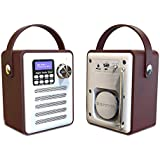 TOOGOO Dab/Dab+ Tuner Digital Radio Receiver Bluetooth 5.0 Fm Broadcast Aux-in Mp3 Player Support Tf Card Built-in Battery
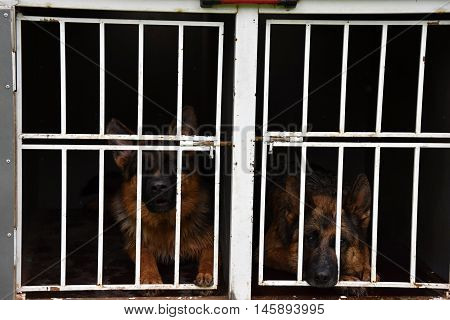 German Shepherd Dog. Two dogs are locked up in a cage on a trailer.
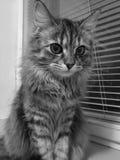 Den gulliga kattungen med stora ögon sitter på den vita fönsterfönsterbrädan royaltyfria bilder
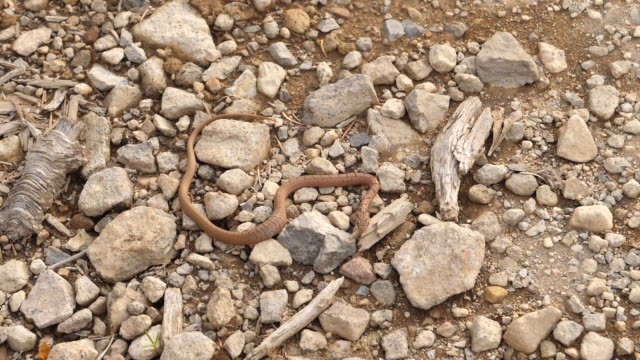 Japanese rat snake (Elaphe climacophora) - Kuril islands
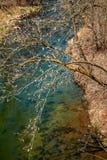 Поток форели ` s Главера в парке долины отголоска стоковые фото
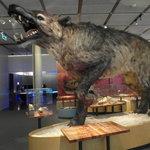 Museon prehistoric predator
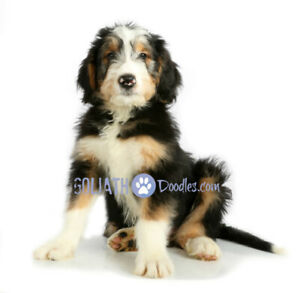 Goliath- Doodle -Bernese Mountain-Poodle -Saint Bernard-Golden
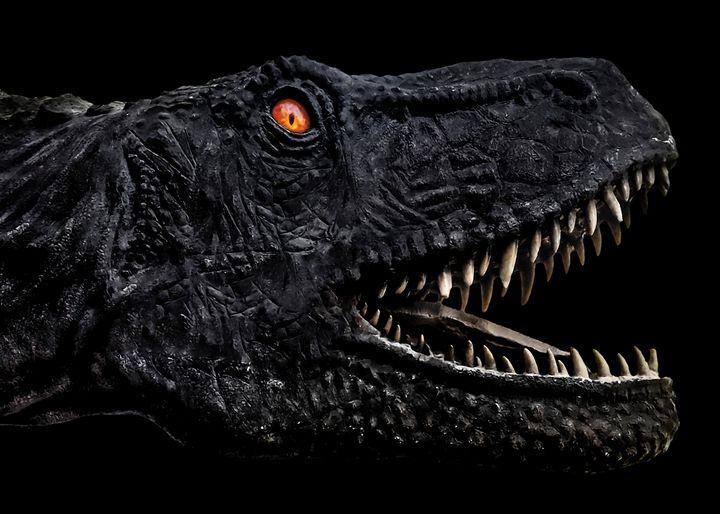 Trex Dinosaur Head Dark Poster - Photography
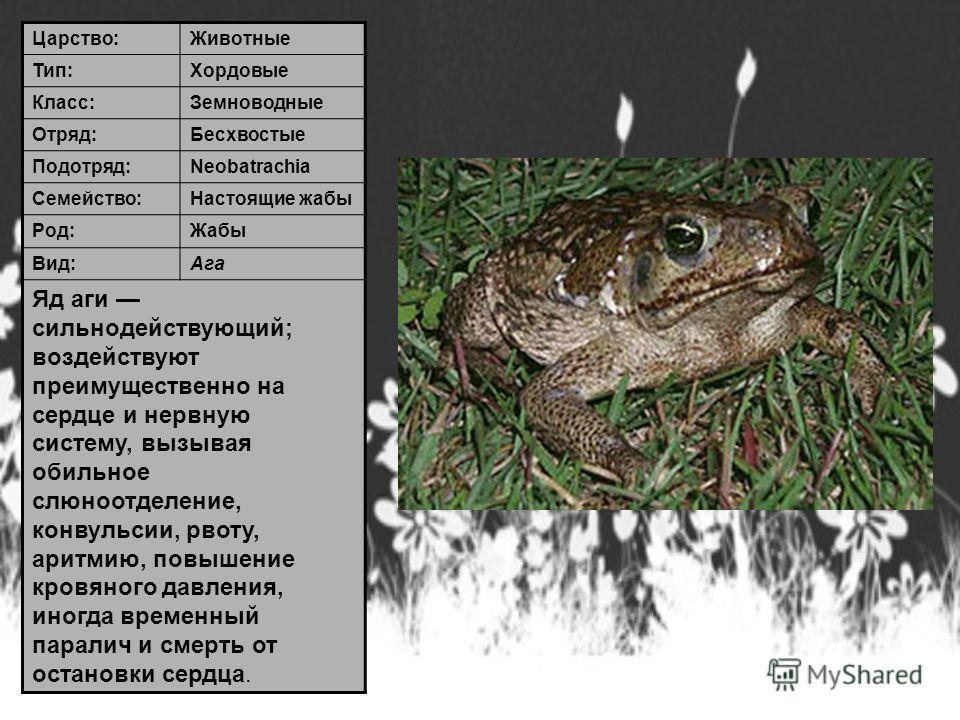 Царство:Животные Тип:Хордовые Класс:Земноводные Отряд:Бесхвостые Подотряд:Neobatrachia Семейство:Настоящие жабы Род:Жабы Вид:Ага Яд аги сильнодействующий; воздействуют преимущественно на сердце и нервную систему, вызывая обильное слюноотделение, конв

========================================

WHAT YOU HAVE TO DO
Starting with the line that holds "Den gulliga kattungen", print each line through the last one of the data exactly as written, but do not include the pictures.

WRITTEN REPLY
 Den gulliga kattungen med stora ögon sitter på den vita fönsterfönsterbrädan royaltyfria bilder
 Japanese rat snake (Elaphe climacophora) - Kuril islands
 Поток форели ` s Главера в парке долины отголоска стоковые фото
 Museon prehistoric predator
 Goliath- Doodle -Bernese Mountain-Poodle -Saint Bernard-Golden
 Trex Dinosaur Head Dark Poster - Photography
 Царство:Животные Тип:Хордовые Класс:Земноводные Отряд:Бесхвостые Подотряд:Neobatrachia Семейство:Настоящие жабы Род:Жабы Вид:Ага Яд аги сильнодействующий; воздействуют преимущественно на сердце и нервную систему, вызывая обильное слюноотделение, конв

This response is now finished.